Ruth Rocha é importante pra várias gerações de leitores, e seria errado dizer que apenas pra leitores iniciantes. Seus livros encantam os pequenos e fazem refletir os adultos e é com uma dessas histórias que se tem o retrato do país narrado de novo.

Sapo-vira-rei-vira-sapo foi publicado em 1982, quando o Brasil ouvia os últimos suspiros de uma ditadura. A história é simples e fácil de contar. Parte da premissa de um sapo beijado por uma princesa: se torna um príncipe. Esse conto de fadas serve de metáfora pra várias situações, como da época da escrita ou de hoje.

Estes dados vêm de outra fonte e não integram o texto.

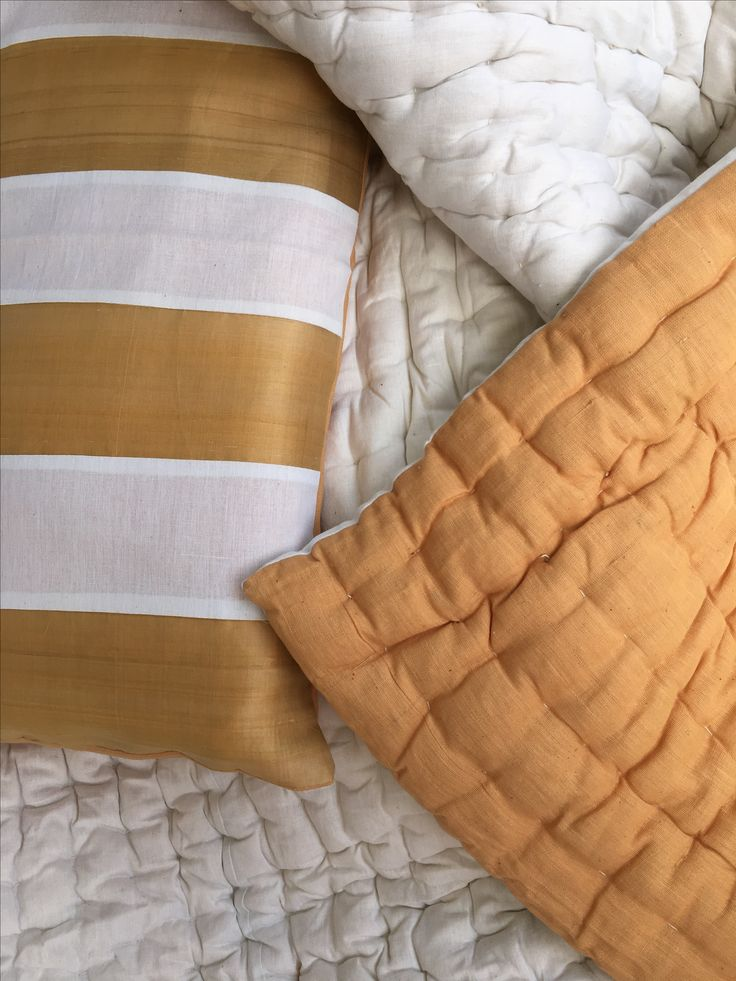 #Handwoven pure #cotton #blanket in #mustard and #white filled with raw cotton. Accompanied by two pillow covers, this bedding set is an eye catcher.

A princesa brincava com a bola de ouro e deixou que ela rolasse até o riacho. Sem saber como buscar o tesouro, aceita a proposta do sapo: busco se me der um beijo. Promessa feita e cumprida, o sapo virou príncipe, casou-se com a princesa e assumiu o trono quando o rei morreu.

Até aqui temos o golpe. Muita gente acreditou que o sapo (este não era barbudo, antes que alguém mude a proposta) viria pra melhorar tudo naquele reino. Antes tinha roubalheira, ameaça comunista, crise institucional. Um lugar fraco, carente de liderança e de respeito. O novo rei instaurou tudo isso, acreditaram por aí.

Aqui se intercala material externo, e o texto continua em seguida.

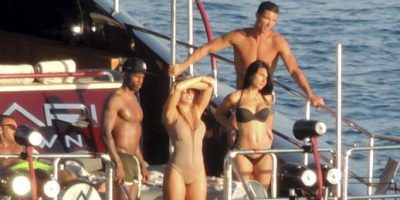 Cristiano Ronaldo en un yate con misteriosa mujer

E o rei, sem saber reinar, criava umas leis que assustava a população pelo nível de insanidade. Uma delas parece até coisa de astrólogo: “As pessoas que respondem pelo nome de Arthur passam, de agora em diante, a responder pelo nome de Zoroastro.” E havia também os impostos, lá e cá; tudo cada vez maior, por um bem maior.

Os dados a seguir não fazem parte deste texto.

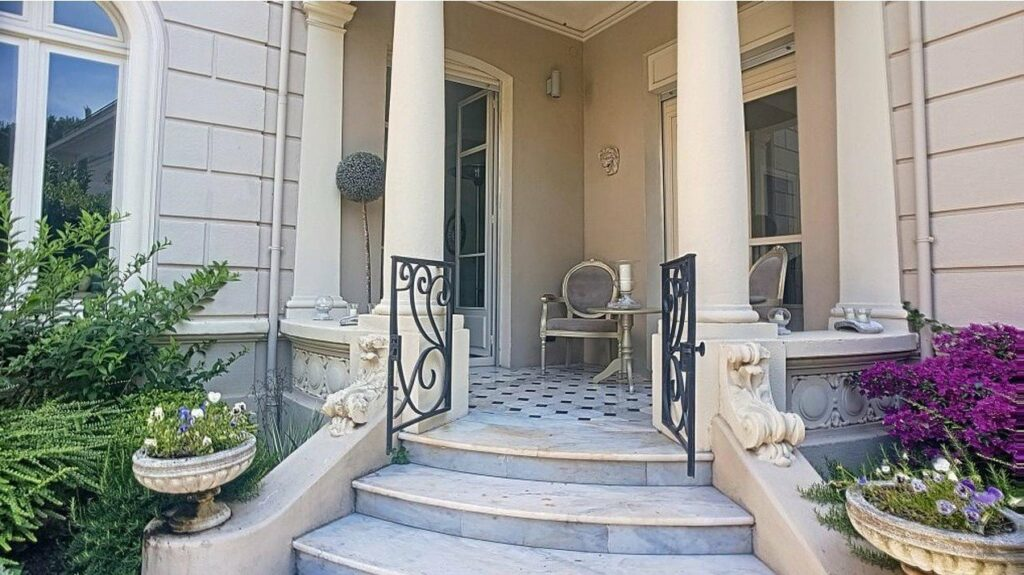 open entrance of apartment in cannes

Pelo menos o rei que era sapo na história de Ruth Rocha teve uma lei que poderia ter sido boa por aqui: “Nos meses cujo nome tem a letra R está todo mundo proibido de sair de casa, que é pra não gastar a sola do sapato.” Aqui foi sempre um cada um por si e seguimos assim, só que piores.

O povo do reino começou a dizer verdades. Onde estavam essas verdades antes, quando o rei assumiu, a história não conta. Só que o rei ficou preocupado com essas verdades que circulavam cada vez mais, e se escondiam quando eram caçadas. Ele queria permanecer no poder, por isso mandava os guardas apreenderem as verdades, encontradas nas ruas ou debaixo das camas, dentro dos armários.

As verdades estão, muitas vezes, diante dos olhos das pessoas, mas é como a história do outro rei, o que desfilou nu pela cidade: há quem veja o que está diante dos olhos, há quem imagine pompas e circunstâncias. E o rei sapo, mais nu do que a sensatez era capaz de tolerar, mas ainda em pele de asno como gostam tantos outros, seguiu perseguindo verdades.

A cada dia, novas verdades surgiam. A solução? Prender quem dizia as verdades. Muitos foram perseguidos, enclausurados, torturados e até desaparecidos porque o governo não sabia lidar com as verdades que eles diziam. Esse mesmo governo começou a sucatear a máquina produtora de lentes da verdade, que permitiriam às pessoas ver a nudez do rei: a educação passou a ser controlada.

Menos trabalhoso do que caçar verdades e prender pessoas, é construir muros que separem verdades de crenças. No entanto, verdades pulam muros e se esgueiram por onde são indesejadas. Há quem se incomode e queira matá-las, mas aos que não conseguem fazê-lo com rapidez elas tocam. O toque da verdade não é sutil: faz rachar as paredes do palácio e os tijolos do muro. Mais verdades entram e o rei sai.

São muitos sapos no mundo e muita gente acredita neles. Bichinho tão inocente, né? Só pula (de paraquedas) e coaxa (asneiras). E se reproduz.

Mas não se iludam vocês

Com a alegria do cortejo,

Pois a história se repete,

Como se fosse um gracejo.

Lá vai um sapo na estrada,

Procurando seu desejo:

Encontrar uma menina,

Que queira lhe dar um beijo…

Aos que já beijaram sapos, escovem os dentes e estudem higiene coletiva. E matem os girinos.